TASKS FOR THIS EXERCISE.
(a) Answer these questions using the method-development excerpt:
(i) What is described as the ideal scenario for extracts?
(ii) Where is method development naturally performed initially?
(iii) What can thermal excursions wreak havoc on during solution storage at very low temperatures?
(b) Copy the stretch of the method-development excerpt from "Therefore, the presence" through "solutions as possible.".

[EXCERPT TO READ]

Therefore, the presence of matrix components can be viewed as beneficial and it can be viewed as detrimental. The absence of matrix components can be viewed in exactly the same way. For any given method, or analyte, the solution lies in getting the chemistry appropriate and functional in both paradigms, and this intuitively involves the ideal scenario of having extracts as compositionally close to solutions as possible.
In method development we firstly look, as basic chemistry-based requirements, for complete solubilization and the absence of any risks associated with NSB and instability. This is naturally performed initially in solution, before progression later in development to candidate extractions. It should be an easy progression and these conditions will translate to extraction-related solution compositions and choices of vessel material composition, i.e. organic and aqueous composition, pH, ionic strength; polypropylene, polar-modified or glass vials, tubes and collection plates. As alluded to already, it is critical to make predictions early, based primarily on the chemistry involved. Anticipating how the compounds are going to behave in terms of charging and solubility, for instance. Then how this ties in with the choice of container in order to negate NSB, including the sample preparative and analytical endpoints. One more specific consideration is to do with solution storage at very low temperatures, where the thermal excursions can wreak havoc with regard to binding and solubility.

[/EXCERPT TO READ]
[INFORMATION SUPPLIED]

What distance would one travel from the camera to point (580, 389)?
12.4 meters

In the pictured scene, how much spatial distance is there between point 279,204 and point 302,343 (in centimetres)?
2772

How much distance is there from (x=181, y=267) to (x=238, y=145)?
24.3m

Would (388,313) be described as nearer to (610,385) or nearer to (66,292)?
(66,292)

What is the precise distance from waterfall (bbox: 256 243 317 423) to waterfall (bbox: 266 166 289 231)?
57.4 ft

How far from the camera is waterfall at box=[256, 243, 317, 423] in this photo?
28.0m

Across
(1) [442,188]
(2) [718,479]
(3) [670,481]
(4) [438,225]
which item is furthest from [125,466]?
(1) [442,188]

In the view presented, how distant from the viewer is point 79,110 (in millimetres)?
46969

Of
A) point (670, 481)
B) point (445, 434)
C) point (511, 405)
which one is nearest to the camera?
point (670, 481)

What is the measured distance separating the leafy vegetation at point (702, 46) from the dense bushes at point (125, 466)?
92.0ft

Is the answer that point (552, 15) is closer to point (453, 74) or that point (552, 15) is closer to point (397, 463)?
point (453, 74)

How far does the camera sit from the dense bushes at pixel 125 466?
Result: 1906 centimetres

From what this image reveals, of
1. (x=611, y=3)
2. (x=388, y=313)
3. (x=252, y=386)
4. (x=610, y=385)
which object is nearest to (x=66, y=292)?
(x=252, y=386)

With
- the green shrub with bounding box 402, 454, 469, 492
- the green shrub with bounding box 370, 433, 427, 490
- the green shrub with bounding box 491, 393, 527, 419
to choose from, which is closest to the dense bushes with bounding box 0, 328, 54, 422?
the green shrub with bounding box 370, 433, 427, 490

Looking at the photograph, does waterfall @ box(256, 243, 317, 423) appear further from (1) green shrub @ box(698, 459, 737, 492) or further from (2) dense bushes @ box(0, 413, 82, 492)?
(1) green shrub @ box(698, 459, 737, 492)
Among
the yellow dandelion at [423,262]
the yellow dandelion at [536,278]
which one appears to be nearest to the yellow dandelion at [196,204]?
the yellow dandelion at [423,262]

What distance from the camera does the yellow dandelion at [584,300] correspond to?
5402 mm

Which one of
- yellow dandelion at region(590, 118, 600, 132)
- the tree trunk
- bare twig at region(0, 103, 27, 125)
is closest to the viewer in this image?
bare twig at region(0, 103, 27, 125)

[/INFORMATION SUPPLIED]

SOLUTIONS TO THE PROBLEMS.
(a)
(i) Having extracts as compositionally close to solutions as possible.
(ii) In solution.
(iii) Binding and solubility.

(b)
Therefore, the presence of matrix components can be viewed as beneficial and it can be viewed as detrimental. The absence of matrix components can be viewed in exactly the same way. For any given method, or analyte, the solution lies in getting the chemistry appropriate and functional in both paradigms, and this intuitively involves the ideal scenario of having extracts as compositionally close to solutions as possible.